Quando nel 2003 i prezzi continuarono a crescere, ma a ritmi sempre più lenti - fu un periodo di disinflazione - alcune delle cause furono proprio queste; e non è escluso che nell’attuale fase in cui l’indice di inflazione cala ci sia anche l’apporto di questi fenomeni, tecnologia e globalizzazione.

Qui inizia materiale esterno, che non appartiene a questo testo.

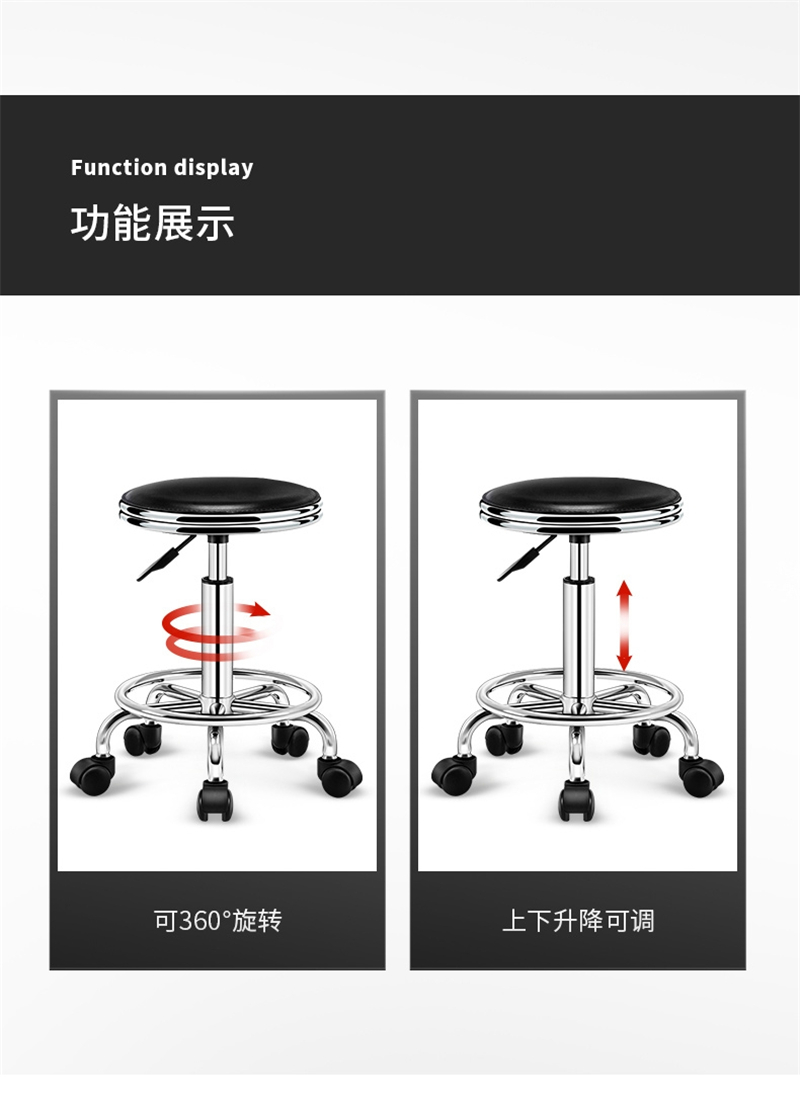 Function display

功能展示

可360°旋转

上下升降可调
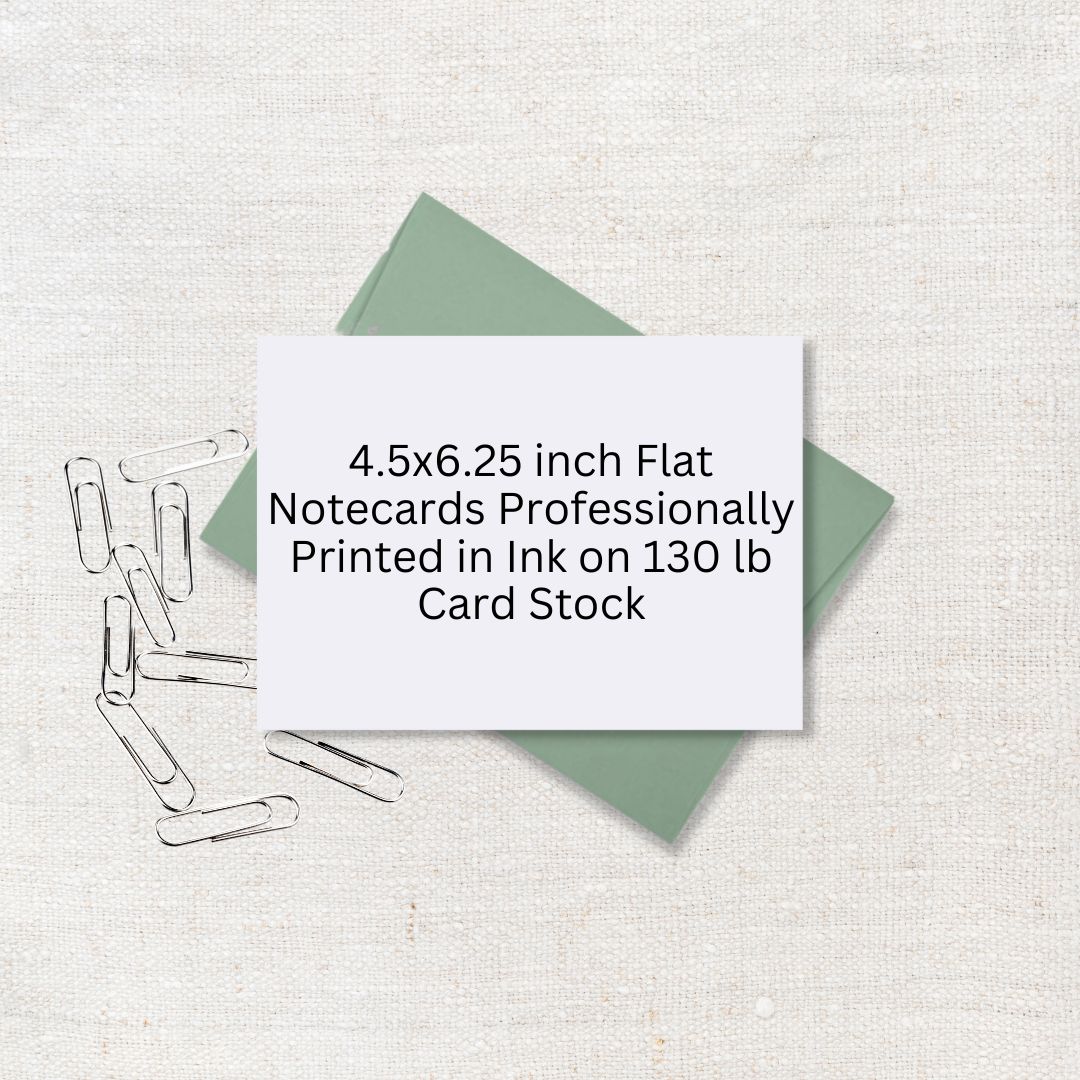 4.5x6.25 inch Flat Notecards Professionally Printed in Ink on 130 lb Card Stock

Un’avvertenza è comunque necessaria: in economia (quasi) ogni cosa ha un costo, in questo caso rappresentato dalla deindustralizzazione e dalla perdita di molti posti di lavoro, ma l’effetto sui prezzi è stato innegabilmente positivo: si è parlato non a caso di economia low cost. Le vie d’uscita Come si esce dalla deflazione? Non è facile. Lo strumento principale è la politica monetaria, che ha però due vincoli. In generale, è più facile per una banca centrale ridurre i prezzi e frenare l’attività (alzare i tassi «pesa» molto sull’economia, molti piani di investimento vengono abbandonati), che alzare il costo della vita e spingere consumi e investimenti.

Abbassare il costo del credito ha un effetto solo indiretto, molto lento. Quando poi i tassi di interesse raggiungono quota zero, non è in genere possibile abbassarli ancora e occorre adottare nuovi strumenti. Tutti si riducono a questo: ritirare dal sistema economico quantità enormi di titoli finanziari, soprattutto titoli di Stato - la banca centrale può prenderli a prestito, o acquistarli dalle aziende di credito - e dare in cambio denaro liquido, nella speranza che venga impiegato in nuove iniziative e ridiano slancio agli investimenti. Tutte le banche centrali - ora anche la scettica Bce - hanno lanciato un quantitative easing, con risultati finora relativamente buoni, ma non sempre risolutivi.